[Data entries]
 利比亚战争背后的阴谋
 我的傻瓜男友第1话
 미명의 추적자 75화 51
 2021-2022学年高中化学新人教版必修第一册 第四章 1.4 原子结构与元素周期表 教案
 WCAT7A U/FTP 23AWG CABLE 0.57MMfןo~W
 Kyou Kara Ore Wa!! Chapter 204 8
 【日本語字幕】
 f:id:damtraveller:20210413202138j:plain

• [Exercise objective]:
Rewrite these lines, substituting "Episode" for "Chapter" and leaving everything else unchanged.

• [Response area]:
 利比亚战争背后的阴谋
 我的傻瓜男友第1话
 미명의 추적자 75화 51
 2021-2022学年高中化学新人教版必修第一册 第四章 1.4 原子结构与元素周期表 教案
 WCAT7A U/FTP 23AWG CABLE 0.57MMfןo~W
 Kyou Kara Ore Wa!! Episode 204 8
 【日本語字幕】
 f:id:damtraveller:20210413202138j:plain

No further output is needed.